Health benefits and economy aside, I must sheepishly confess that what really tempted me to buy my first package of edamame was the taste of Mother Nature Market‘s house-made wild rice and edamame salad. I was lucky enough to be shopping at MNM on a day when they were offering customers small samples of this delicious Asian inspired creation. (they also make a fabulous black bean/edamame salad)  Impressed by edamame’s unique fresh, smoky “pea-like” flavor I decided to get myself a package so I could recreate similar scrumptious treats at home.

So off to the freezer section I went, where I selected a bag of  MacKellar Farms, Canadian grown non-gmo shelled edamame.  It’s important to note that most of the edamame sold in Canada is grown in China and IS NOT guaranteed to be free of genetically modified organisms. THAT is why I love the MacKellar Farms brand—the family grows gmo free soybeans using sustainable farming practices on their award winning farm in Ontario.  Another key factor to note when buying edamame—they come frozen; either still in the pod, or shelled. I opted for the “shelled” variety as I assumed they would provide ease of preparation and more “bang for my buck”.

After having made edamame my kitchen “muse” for the past few weeks I can happily add another positive adjective to their profile—they are unbelievably versatile. You can, of course, simply steam or boil them and top with lemon and butter for a delightful side dish. However, I urge you to get creative and go beyond simple preparations by pureeing them and using them as a base to make everything from green hummus to falafels,veggie burgers and sublime bean spreads! They can also add intrigue to soups, stews, pilafs casseroles and pasta dishes.

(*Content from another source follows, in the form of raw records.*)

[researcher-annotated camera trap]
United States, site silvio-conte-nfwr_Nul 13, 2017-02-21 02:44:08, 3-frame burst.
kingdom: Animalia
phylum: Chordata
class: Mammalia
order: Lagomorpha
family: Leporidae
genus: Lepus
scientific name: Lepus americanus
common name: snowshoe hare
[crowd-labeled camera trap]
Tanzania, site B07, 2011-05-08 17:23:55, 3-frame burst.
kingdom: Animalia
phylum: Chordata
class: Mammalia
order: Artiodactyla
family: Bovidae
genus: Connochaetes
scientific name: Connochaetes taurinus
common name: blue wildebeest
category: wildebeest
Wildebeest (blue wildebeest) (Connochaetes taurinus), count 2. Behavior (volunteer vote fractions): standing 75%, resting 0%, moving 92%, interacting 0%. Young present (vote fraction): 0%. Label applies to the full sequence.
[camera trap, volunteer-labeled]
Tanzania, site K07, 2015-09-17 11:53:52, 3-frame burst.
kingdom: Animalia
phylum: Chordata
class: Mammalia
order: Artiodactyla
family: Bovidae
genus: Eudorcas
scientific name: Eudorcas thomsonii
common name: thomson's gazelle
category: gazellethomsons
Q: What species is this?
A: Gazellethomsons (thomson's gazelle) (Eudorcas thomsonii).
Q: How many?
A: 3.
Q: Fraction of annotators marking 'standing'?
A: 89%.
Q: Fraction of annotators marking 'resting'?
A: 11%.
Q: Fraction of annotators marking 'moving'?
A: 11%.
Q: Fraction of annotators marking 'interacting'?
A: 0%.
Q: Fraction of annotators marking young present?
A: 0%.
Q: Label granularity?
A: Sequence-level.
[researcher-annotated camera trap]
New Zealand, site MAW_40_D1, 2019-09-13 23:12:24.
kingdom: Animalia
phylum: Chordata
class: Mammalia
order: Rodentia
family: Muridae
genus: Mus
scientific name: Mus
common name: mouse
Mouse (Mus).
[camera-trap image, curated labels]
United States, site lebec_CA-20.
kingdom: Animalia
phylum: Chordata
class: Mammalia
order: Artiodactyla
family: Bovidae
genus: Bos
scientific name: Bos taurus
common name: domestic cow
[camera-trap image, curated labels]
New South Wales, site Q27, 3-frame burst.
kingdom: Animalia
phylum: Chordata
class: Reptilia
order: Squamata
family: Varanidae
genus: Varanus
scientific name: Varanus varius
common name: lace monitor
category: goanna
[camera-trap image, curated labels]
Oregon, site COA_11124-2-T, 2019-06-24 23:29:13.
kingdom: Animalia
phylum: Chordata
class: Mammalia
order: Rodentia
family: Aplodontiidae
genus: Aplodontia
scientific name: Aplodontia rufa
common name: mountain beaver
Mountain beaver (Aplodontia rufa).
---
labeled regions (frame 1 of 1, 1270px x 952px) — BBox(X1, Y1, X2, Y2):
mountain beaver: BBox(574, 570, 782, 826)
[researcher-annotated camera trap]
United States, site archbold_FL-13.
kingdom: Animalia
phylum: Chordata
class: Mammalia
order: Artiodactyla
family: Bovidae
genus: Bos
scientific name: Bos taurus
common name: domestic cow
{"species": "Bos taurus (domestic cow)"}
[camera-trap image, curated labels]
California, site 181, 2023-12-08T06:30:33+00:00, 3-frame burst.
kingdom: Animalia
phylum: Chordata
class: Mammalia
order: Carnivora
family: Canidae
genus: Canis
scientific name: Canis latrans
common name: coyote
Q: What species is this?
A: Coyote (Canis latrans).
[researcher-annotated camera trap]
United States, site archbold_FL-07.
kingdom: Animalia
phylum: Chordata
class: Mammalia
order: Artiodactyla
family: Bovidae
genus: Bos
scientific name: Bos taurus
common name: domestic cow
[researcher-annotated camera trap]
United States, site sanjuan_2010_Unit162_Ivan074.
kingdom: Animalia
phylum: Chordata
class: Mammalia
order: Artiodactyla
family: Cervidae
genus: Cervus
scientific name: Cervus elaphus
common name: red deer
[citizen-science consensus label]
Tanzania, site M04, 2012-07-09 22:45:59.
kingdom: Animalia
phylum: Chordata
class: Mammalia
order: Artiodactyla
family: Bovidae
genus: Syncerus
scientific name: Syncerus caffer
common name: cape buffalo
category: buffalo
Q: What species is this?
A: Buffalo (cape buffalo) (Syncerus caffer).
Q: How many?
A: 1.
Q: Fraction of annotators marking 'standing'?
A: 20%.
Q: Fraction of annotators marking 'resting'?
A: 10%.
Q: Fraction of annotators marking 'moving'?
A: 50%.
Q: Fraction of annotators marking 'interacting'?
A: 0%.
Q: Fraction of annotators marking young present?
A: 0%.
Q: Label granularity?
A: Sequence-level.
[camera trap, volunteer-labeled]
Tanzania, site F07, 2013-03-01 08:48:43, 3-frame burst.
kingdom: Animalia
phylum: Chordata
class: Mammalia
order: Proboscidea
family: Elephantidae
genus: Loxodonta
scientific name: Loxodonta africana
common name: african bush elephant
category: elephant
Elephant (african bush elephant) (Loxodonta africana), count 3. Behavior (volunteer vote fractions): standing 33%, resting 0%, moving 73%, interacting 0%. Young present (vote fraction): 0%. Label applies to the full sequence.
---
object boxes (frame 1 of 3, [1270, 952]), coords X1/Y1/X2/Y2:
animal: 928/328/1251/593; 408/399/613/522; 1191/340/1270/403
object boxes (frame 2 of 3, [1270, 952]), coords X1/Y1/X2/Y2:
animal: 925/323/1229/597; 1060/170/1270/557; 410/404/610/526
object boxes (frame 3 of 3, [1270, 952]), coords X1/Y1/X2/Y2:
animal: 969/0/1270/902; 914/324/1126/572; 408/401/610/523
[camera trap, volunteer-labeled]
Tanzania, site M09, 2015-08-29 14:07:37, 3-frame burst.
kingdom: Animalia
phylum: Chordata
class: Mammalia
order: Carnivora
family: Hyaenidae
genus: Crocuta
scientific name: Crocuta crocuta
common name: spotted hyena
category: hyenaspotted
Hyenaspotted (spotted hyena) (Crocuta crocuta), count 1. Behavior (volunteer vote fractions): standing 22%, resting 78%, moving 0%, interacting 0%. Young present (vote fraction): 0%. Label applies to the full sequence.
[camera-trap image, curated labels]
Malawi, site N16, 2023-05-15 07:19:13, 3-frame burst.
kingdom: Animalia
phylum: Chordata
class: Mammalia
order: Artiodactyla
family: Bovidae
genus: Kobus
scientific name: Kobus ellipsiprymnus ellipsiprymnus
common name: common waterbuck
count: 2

I personally love them sprinkled with olive oil and parmesan cheese and baked in the oven till golden brown.  In addition, I am also partial to a new pasta dish they inspired me to create—a creamy melange of whole grain penne, mascarpone cheese, lemon juice and edamame. (see recipe below)

Why not let these health-enhancing, delicious, budget-friendly super-food beans inspire you? You will be doing your body, taste buds AND pocket book a great service.